PROBLEM SET -
• a. In the gun control post, how many of the 2013 homicides involved firearms?
• b. Please output the gun control post verbatim between "According to the" and "deaths involved firearms.", inclusive.

───── EXCERPTED PASSAGE

Alright, folks.  Buckles your seat belts.  I’m about to talk about gun control.

This is a good follow-up to yesterdays post about mindless memes, and how easy it is to spread ignorance and misinformation through social media.  I mentioned that we don’t do sufficient fact checking, and I mentioned in passing that sometimes it’s because we don’t want our illusions destroyed.  Gun control is one of those subjects where people like to maintain their illusions, so we tend to close our minds as soon as the subject comes up.

I’m not going to reveal my opinion yet.  I will later.  First, I want some facts, so that my opinion can be informed by reality.

According to the FBI, violent crime declined steadily between 2009 and 2013.13violentcrimeoffensefigure

Here is a link to the FBI site where I grabbed this graph.

There are some other statistics on the site that aren’t shown in the graph.  62.3% of the violent crimes in 2013 were assault.  Murder accounted for 1.2%.  Firearms were used in 69% of the murders, and 21.6% of the assaults.


Let’s look at another site.  The CDC has some quick stats on causes of death.  In 2013, about 192,945 people died from injury related deaths.  48,545 deaths were caused by poison.  33,804 deaths involved a motor vehicle.  And 33,636 deaths involved firearms.

The CDC has another page dedicated to stats on homicides.  In 2013, there were 16,121 total homicides, and 11,208 involved firearms.

──────────
───── LISTED ENTRIES

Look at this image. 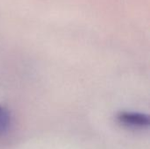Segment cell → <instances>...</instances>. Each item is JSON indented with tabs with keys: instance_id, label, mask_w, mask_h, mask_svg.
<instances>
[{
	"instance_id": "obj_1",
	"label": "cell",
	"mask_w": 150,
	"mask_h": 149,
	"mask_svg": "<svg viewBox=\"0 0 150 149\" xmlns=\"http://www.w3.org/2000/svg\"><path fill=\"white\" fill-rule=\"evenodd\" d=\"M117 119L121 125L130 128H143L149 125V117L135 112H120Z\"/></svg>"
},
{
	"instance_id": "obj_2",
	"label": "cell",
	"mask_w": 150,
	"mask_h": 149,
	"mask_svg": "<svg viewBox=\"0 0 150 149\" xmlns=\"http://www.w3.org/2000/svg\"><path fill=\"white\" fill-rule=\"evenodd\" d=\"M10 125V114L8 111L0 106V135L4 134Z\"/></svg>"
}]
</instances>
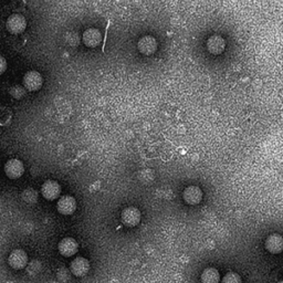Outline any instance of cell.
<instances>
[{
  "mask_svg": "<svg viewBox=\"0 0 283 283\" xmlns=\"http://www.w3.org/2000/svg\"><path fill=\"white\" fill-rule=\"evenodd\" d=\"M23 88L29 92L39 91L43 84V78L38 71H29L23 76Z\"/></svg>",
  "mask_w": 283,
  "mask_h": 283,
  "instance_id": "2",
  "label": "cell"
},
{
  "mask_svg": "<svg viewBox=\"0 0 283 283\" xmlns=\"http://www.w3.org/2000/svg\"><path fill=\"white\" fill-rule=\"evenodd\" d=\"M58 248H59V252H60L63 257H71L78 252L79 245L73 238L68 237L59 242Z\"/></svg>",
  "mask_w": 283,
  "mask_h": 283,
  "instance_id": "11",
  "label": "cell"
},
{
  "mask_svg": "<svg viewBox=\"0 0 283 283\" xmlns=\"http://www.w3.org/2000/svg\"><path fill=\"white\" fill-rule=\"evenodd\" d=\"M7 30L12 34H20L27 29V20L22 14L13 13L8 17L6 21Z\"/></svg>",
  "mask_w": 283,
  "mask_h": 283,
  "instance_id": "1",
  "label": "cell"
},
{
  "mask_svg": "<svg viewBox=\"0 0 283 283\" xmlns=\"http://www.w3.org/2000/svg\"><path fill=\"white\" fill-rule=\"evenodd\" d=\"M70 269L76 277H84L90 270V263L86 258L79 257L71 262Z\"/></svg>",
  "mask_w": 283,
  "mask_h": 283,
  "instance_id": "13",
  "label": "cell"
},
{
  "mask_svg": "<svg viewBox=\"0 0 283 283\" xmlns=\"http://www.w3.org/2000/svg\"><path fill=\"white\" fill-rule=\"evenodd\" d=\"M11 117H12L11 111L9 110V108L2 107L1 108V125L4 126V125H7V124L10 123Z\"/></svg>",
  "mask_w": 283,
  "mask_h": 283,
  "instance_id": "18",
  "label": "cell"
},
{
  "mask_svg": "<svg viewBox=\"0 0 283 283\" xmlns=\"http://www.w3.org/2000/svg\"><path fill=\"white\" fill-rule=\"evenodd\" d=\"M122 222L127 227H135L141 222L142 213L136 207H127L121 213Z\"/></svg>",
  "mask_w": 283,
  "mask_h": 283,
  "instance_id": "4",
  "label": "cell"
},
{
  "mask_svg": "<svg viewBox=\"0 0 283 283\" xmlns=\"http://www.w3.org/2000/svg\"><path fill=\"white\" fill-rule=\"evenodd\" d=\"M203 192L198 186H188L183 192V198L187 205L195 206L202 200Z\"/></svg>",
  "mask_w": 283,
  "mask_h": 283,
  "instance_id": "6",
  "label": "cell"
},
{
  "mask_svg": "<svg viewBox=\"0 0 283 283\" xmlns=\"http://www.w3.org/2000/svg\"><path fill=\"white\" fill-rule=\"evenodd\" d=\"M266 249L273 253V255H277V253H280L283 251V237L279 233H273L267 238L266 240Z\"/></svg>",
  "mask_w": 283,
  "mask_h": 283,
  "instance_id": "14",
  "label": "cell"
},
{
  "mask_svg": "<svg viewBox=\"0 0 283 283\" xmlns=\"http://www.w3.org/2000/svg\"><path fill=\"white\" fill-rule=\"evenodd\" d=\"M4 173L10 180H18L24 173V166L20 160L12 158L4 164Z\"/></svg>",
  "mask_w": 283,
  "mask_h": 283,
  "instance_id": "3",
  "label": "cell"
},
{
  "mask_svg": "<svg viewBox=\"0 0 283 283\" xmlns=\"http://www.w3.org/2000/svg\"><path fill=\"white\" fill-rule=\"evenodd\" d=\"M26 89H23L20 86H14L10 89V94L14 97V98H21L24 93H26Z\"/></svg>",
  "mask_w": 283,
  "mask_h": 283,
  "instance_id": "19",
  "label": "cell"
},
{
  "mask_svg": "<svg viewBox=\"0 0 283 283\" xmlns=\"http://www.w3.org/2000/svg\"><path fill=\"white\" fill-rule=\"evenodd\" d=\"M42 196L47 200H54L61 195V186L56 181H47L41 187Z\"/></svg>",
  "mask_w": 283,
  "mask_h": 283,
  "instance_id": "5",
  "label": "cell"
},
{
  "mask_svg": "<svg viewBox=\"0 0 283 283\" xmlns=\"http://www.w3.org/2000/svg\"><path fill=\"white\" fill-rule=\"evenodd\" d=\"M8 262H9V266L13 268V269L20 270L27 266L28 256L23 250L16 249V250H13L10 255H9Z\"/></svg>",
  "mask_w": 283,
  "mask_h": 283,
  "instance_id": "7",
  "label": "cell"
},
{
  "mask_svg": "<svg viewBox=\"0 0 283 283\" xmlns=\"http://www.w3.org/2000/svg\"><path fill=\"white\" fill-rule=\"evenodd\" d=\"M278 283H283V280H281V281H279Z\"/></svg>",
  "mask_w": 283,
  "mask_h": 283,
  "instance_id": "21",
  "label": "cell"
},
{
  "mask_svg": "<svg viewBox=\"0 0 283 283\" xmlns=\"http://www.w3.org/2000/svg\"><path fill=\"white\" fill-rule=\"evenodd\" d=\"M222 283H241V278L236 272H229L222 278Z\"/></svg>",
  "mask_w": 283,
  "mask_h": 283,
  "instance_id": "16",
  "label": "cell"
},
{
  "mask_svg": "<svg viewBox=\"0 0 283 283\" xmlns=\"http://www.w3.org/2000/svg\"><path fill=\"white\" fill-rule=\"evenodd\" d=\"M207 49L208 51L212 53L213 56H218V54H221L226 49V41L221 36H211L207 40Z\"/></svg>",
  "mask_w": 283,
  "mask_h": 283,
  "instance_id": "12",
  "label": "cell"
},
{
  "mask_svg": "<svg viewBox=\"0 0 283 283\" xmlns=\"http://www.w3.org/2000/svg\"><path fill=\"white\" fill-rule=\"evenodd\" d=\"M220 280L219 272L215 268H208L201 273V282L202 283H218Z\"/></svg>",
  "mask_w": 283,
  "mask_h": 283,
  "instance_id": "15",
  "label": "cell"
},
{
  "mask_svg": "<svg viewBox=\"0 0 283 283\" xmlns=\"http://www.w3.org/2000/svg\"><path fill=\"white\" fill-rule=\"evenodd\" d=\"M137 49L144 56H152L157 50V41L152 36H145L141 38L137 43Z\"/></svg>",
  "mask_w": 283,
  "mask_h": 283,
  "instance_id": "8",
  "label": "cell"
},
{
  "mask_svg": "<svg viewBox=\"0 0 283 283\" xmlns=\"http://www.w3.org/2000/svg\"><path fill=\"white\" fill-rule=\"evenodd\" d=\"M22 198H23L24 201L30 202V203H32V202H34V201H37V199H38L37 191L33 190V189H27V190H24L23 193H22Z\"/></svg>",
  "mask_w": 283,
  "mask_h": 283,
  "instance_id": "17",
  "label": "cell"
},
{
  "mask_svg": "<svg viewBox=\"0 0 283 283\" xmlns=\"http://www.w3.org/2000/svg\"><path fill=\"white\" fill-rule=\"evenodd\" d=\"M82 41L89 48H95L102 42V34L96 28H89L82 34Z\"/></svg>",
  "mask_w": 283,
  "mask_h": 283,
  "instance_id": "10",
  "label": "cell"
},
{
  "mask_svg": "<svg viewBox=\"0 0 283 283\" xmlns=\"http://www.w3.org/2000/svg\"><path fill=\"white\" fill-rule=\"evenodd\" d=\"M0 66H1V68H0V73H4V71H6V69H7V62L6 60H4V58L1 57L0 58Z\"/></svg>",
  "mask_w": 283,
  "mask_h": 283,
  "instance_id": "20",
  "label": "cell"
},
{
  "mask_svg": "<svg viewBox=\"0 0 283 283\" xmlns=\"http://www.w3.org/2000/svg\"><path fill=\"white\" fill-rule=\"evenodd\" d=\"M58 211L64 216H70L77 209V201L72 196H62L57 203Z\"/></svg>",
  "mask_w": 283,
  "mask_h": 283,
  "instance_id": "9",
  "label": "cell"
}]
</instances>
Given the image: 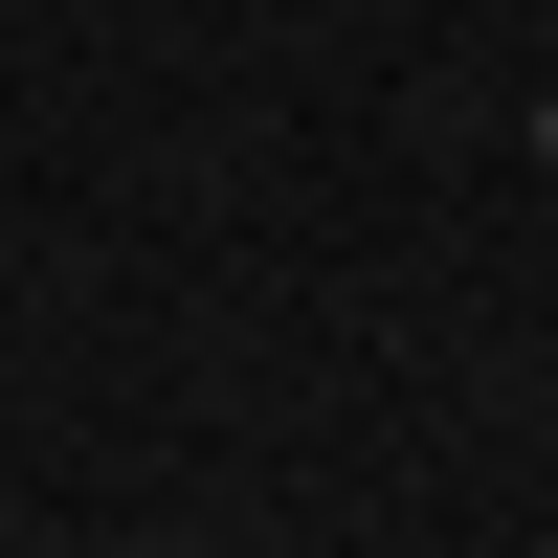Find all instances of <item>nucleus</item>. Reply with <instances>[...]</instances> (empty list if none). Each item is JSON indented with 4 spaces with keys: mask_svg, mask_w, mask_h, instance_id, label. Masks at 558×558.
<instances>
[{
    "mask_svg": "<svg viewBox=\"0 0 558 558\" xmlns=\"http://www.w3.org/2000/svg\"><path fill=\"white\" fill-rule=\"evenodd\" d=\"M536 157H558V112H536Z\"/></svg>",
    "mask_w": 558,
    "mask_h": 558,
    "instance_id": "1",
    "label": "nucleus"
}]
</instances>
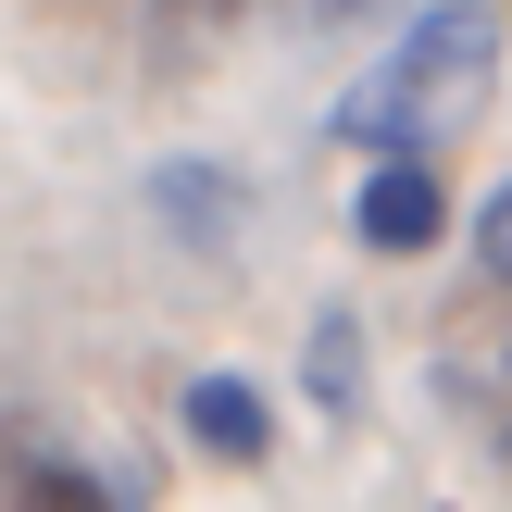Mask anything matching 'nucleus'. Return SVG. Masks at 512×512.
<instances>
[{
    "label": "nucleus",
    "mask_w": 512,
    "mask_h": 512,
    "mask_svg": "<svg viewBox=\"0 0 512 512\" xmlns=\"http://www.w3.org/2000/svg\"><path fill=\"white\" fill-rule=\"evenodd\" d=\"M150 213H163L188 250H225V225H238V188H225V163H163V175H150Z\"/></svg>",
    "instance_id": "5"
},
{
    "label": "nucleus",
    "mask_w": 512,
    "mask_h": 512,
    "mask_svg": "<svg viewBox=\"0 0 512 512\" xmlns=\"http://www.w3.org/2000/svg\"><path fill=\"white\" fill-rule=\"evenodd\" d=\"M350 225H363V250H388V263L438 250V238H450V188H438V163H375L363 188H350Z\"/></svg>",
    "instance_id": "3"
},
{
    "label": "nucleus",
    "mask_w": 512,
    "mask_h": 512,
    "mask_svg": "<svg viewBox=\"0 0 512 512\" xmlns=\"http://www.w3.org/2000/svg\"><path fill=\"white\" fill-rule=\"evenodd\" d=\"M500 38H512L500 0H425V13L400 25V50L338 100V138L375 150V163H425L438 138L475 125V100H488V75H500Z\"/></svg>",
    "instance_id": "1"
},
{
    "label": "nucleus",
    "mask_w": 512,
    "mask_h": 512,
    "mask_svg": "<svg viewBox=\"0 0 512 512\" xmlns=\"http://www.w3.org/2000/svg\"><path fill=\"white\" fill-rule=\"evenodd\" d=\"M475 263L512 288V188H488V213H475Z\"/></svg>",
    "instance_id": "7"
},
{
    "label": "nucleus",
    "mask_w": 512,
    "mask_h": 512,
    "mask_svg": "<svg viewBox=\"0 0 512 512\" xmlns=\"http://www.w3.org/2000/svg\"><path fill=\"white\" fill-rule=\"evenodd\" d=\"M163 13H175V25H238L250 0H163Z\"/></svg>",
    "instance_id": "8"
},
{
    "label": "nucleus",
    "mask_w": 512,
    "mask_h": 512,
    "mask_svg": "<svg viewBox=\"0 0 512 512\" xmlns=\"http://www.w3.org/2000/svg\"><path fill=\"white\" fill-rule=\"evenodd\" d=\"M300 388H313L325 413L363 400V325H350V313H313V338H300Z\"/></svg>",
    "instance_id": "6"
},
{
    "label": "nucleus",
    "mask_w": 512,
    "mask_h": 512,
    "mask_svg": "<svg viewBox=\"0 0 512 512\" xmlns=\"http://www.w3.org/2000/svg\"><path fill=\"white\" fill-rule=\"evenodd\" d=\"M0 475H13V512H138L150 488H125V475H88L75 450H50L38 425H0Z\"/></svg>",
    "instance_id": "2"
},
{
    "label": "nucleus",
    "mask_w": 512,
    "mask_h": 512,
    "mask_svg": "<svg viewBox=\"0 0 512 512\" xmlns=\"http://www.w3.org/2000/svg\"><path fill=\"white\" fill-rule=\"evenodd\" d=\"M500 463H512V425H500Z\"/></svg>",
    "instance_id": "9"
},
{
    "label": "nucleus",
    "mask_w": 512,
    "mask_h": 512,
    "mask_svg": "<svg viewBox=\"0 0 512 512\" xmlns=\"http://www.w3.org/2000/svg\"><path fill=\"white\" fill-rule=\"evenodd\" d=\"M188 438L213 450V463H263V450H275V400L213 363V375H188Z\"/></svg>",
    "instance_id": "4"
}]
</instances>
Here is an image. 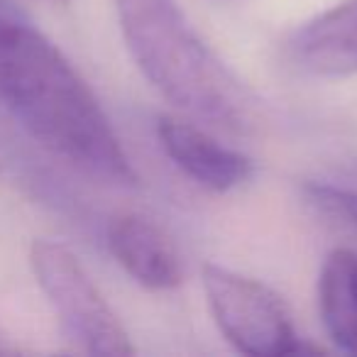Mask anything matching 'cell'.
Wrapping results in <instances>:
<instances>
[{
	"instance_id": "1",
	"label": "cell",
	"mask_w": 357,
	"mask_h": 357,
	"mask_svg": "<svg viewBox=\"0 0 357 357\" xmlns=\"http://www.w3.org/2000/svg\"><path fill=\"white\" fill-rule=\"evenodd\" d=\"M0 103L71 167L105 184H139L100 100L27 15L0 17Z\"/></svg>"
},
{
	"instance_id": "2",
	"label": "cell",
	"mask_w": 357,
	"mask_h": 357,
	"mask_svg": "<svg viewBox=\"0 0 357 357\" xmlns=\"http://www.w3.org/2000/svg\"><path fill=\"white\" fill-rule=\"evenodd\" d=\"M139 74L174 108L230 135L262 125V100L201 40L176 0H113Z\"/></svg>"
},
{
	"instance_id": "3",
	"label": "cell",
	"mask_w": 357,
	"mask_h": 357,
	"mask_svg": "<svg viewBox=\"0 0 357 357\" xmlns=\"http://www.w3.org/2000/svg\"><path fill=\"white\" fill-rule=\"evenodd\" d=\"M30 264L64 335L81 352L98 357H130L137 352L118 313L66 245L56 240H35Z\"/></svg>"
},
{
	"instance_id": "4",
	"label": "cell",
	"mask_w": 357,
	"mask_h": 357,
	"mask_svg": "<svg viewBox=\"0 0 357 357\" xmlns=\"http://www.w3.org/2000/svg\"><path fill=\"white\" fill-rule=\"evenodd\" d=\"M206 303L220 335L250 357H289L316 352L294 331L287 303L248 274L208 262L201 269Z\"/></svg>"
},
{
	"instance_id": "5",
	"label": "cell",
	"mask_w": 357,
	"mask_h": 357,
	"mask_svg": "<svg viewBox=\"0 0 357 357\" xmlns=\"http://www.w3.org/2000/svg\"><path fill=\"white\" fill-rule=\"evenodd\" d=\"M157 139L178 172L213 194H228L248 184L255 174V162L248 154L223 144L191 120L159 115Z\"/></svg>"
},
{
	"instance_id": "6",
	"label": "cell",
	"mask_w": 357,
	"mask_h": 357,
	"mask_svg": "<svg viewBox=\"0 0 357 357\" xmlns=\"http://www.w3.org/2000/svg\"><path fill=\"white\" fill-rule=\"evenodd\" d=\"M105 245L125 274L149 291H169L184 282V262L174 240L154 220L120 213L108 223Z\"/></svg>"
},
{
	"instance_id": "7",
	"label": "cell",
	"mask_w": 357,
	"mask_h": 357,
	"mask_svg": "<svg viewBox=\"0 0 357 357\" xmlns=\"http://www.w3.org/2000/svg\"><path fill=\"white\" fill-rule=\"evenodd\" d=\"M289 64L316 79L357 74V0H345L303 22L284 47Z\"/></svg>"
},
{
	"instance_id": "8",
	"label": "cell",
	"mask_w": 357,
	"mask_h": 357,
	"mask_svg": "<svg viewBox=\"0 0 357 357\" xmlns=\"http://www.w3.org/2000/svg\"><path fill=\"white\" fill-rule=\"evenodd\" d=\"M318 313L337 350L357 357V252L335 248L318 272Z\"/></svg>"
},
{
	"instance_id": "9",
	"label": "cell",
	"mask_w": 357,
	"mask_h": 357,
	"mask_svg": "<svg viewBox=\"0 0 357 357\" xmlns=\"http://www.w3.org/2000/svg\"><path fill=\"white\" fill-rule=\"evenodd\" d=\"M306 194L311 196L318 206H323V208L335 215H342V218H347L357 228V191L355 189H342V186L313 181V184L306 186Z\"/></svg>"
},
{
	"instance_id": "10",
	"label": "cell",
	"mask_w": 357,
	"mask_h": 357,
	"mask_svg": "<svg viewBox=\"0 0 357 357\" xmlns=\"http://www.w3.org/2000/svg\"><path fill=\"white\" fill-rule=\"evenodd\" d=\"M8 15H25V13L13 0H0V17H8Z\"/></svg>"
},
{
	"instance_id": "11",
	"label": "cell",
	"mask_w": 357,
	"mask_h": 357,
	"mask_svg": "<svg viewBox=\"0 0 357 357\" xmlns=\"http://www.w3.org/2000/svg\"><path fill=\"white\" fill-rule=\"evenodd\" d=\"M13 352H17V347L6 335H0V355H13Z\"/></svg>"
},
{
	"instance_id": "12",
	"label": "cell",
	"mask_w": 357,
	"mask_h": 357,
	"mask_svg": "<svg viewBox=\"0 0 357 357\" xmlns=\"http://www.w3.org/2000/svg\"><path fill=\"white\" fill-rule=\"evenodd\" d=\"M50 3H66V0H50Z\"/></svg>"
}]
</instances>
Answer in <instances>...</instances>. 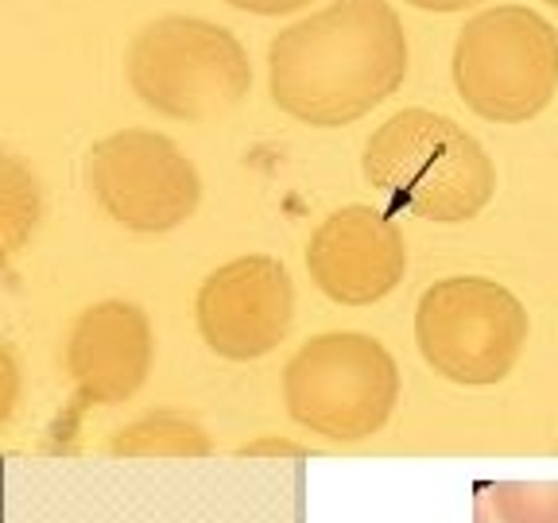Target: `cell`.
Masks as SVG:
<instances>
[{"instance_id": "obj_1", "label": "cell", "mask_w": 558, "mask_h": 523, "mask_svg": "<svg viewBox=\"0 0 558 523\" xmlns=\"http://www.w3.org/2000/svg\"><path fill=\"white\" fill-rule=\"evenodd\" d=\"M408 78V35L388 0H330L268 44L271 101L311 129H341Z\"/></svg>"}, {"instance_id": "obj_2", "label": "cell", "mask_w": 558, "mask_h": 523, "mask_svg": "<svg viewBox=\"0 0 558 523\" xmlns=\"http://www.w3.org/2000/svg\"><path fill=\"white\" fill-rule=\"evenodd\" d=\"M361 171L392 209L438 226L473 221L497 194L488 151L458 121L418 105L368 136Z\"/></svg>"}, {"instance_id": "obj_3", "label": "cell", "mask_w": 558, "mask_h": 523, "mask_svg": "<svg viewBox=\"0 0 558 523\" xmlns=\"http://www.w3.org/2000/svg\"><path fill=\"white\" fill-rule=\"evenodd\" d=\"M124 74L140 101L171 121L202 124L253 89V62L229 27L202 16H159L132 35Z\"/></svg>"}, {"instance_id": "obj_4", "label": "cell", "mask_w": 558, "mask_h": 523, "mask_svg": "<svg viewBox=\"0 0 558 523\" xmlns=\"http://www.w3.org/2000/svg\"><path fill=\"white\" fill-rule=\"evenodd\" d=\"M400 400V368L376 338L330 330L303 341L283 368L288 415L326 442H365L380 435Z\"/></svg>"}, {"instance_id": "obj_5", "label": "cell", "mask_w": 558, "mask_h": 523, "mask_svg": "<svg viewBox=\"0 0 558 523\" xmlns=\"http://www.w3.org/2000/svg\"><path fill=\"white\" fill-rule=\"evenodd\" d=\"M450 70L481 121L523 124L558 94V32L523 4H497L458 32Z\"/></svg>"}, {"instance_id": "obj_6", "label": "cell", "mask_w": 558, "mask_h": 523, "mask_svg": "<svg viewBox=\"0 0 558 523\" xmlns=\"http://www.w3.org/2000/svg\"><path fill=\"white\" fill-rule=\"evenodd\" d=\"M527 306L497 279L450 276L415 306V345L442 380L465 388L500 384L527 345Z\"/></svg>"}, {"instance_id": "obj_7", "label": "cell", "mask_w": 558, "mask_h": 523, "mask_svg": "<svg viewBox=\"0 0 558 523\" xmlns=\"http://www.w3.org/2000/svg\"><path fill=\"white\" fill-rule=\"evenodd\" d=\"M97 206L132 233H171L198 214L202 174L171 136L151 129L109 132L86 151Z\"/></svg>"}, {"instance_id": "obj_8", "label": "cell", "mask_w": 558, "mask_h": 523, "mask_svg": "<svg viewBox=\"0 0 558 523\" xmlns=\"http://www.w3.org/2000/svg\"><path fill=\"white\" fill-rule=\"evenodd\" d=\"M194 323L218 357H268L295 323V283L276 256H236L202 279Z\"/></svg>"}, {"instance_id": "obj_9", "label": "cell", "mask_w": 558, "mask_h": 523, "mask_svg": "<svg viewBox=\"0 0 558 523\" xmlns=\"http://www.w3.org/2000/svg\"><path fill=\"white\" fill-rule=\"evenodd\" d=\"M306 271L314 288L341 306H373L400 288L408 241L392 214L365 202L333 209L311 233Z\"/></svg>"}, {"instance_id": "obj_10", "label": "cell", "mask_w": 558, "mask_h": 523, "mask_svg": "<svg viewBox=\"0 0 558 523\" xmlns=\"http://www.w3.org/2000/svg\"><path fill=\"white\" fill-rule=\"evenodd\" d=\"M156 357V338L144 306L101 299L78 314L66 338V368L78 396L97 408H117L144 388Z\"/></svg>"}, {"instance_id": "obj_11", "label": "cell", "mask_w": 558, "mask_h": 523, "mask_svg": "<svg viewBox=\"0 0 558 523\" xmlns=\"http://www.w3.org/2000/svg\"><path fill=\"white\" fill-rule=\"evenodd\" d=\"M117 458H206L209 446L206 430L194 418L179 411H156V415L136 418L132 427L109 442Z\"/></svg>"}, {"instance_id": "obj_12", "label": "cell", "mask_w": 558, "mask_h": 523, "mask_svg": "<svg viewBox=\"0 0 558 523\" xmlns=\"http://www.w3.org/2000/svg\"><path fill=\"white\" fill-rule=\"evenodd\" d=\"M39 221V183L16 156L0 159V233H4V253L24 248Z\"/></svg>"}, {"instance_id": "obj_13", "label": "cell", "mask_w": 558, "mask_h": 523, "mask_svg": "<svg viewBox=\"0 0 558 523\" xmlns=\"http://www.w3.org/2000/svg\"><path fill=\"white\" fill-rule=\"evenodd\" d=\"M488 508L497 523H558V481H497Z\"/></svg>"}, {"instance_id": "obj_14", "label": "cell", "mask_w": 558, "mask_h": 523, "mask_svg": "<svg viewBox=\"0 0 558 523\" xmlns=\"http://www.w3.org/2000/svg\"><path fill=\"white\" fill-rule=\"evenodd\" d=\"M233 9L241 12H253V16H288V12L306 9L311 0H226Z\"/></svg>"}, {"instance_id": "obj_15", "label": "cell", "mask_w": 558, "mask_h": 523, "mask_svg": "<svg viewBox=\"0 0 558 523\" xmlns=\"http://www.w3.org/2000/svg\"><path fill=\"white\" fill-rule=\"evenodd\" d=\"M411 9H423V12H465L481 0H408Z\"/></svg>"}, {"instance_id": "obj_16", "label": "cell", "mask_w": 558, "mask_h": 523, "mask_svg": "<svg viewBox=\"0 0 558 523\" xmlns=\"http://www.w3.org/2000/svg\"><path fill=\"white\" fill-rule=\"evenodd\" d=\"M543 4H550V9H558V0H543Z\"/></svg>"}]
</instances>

──────────

ANSWERS IN ORDER -
• a. 11,208

• b.
According to the FBI, violent crime declined steadily between 2009 and 2013.13violentcrimeoffensefigure

Here is a link to the FBI site where I grabbed this graph.

There are some other statistics on the site that aren’t shown in the graph.  62.3% of the violent crimes in 2013 were assault.  Murder accounted for 1.2%.  Firearms were used in 69% of the murders, and 21.6% of the assaults.


Let’s look at another site.  The CDC has some quick stats on causes of death.  In 2013, about 192,945 people died from injury related deaths.  48,545 deaths were caused by poison.  33,804 deaths involved a motor vehicle.  And 33,636 deaths involved firearms.